Following are the representative achievement from our project:
T. Arai developed a halogen-bonding asymmetric catalyst (Chem. Comm. 2018, 54, 3847).
T. Arai developed a chiral di-nuclear Pd-catalyst for 1,3-dimine synthesis (Scientific Reports, 2018, 8, 837).
[Soft π-electron and Soft Material]
K. Hoshino developed a metal oxide nanoparticles/viologen composite film electrodes (J. Phys. Chem. C, 2018, 122, 22577).

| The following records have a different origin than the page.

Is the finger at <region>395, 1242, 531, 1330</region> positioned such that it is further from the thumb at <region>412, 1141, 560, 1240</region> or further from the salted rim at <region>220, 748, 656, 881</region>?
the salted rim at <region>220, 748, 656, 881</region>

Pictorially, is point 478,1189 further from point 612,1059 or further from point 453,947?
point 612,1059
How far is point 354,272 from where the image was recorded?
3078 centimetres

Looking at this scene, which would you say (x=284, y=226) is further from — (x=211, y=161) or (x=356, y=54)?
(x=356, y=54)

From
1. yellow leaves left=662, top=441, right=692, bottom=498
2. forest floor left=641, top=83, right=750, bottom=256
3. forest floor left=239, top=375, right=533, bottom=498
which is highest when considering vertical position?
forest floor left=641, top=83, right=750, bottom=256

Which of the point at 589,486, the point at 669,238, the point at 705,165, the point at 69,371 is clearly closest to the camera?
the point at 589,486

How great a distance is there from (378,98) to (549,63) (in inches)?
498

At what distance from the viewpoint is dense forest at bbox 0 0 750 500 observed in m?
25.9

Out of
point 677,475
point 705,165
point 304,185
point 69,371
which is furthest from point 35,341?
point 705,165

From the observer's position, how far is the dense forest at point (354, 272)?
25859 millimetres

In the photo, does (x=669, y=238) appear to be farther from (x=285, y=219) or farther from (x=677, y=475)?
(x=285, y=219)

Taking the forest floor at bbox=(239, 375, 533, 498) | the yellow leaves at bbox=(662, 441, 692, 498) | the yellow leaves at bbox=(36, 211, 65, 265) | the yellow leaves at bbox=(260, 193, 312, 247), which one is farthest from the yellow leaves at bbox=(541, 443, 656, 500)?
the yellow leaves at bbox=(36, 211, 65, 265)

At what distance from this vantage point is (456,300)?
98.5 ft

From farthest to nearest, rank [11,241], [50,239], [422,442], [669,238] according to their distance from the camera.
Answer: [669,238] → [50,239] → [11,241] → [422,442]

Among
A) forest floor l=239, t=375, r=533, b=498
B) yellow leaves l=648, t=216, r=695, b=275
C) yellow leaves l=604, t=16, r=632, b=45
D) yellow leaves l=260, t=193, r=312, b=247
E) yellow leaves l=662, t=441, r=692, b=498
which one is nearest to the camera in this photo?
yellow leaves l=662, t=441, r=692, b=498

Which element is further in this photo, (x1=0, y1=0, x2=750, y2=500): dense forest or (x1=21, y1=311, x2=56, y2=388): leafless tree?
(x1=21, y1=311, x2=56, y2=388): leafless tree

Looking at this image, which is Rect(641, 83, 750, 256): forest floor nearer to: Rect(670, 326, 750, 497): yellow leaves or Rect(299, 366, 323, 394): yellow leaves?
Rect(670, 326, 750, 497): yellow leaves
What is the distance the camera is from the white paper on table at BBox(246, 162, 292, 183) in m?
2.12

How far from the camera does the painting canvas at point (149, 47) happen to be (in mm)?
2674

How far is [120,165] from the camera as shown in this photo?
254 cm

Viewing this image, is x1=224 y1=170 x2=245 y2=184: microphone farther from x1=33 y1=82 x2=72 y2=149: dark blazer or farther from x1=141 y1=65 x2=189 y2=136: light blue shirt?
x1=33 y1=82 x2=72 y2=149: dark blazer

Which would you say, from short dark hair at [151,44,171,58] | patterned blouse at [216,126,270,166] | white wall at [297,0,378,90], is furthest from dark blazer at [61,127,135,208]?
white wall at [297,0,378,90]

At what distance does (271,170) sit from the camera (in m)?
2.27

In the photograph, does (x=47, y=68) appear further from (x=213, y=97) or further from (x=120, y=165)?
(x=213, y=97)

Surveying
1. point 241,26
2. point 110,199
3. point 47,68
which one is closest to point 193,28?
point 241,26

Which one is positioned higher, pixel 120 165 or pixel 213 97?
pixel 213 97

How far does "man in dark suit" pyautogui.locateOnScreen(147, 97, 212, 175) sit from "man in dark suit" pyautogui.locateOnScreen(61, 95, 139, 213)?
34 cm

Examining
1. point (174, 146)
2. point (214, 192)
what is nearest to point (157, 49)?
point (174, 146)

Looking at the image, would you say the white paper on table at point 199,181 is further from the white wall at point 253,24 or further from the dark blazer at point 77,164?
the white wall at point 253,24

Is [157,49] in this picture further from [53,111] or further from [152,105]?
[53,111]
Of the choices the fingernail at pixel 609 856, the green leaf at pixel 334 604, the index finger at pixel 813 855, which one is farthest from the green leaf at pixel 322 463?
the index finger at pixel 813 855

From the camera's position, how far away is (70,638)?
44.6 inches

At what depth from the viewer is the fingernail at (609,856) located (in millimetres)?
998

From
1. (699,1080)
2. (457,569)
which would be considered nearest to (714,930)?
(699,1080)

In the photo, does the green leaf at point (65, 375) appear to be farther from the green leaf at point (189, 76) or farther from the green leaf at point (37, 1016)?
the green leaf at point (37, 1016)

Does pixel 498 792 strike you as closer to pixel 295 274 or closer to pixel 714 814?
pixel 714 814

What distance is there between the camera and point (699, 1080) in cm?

T. Ohba & Y. Yamada reported CO2 adsorption on Nitrogen-containing Polymer (J. Phys. Chem. C, 2018, 122, 24143).
[Soft Chemical Biology]
M. Ishibashi & M. A. Arai discovered Hedgehog inhibitors (ACS Chem. Biol. 2018, 13, 2551).
Important goal is the integration of individual concepts for soft molecular activations.
Project reader T. Arai succeeded in a highly enantioselective asymmetric iodolactonization. In the originally developed tri-nuclear Zn catalysis, the chemistry of halogen-bonding activation was merged in the metal catalyzed reaction. Remarkable is the mechanism, in which the catalytic role of I2 was realized in the first time (iScience 2019, 12, 280). This is the success of “Soft-Molecular Activation”.